The other problem has nothing to do with dust, in fact.. quite the opposite. When rain falls, it runs out of these areas, due to the uneven terrain Memphis is built on. This runoff carries with it the pollution and materials on the top layer of soil. If these buildings are demolished incorrectly and the asbestos is freed to the soil, the first rain to run off will be loaded with this pollutant. Considering that some of Washington Bottoms is low land (hence the bottoms name), this pollution could be trapped and concentrated, further ruining the soil and increasing the chances of a dust borne pollutant cloud forming.

What does this have to do with Bomb The Blight? Simple.. plants. They bind the soil, preventing the creation of dust. They also help to rehabilitate the soil, capturing pollution and forcing it further underground. They also help with erosion control, preventing the concentration of this pollution.

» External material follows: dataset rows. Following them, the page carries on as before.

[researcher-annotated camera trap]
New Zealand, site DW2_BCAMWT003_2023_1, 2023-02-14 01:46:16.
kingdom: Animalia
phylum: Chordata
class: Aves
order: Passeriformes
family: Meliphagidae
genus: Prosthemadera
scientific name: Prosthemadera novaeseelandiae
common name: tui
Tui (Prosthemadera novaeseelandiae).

While I hope that the governmental and corporate bodies which are running this demolition listed to the citizens around this area and all over Memphis and demolish these structures in an environmentally friendly and sustainable way, this project can be part of the insurance this area needs, to make it a better place overall.

After all this heavy stuff, here is something lighter. On a visit to this area a while back, I got a quick snapshot of a mother cat and her kitten on the porch of one of the derelict houses. I think it shows that life springs eternal, even in the worst parts of town.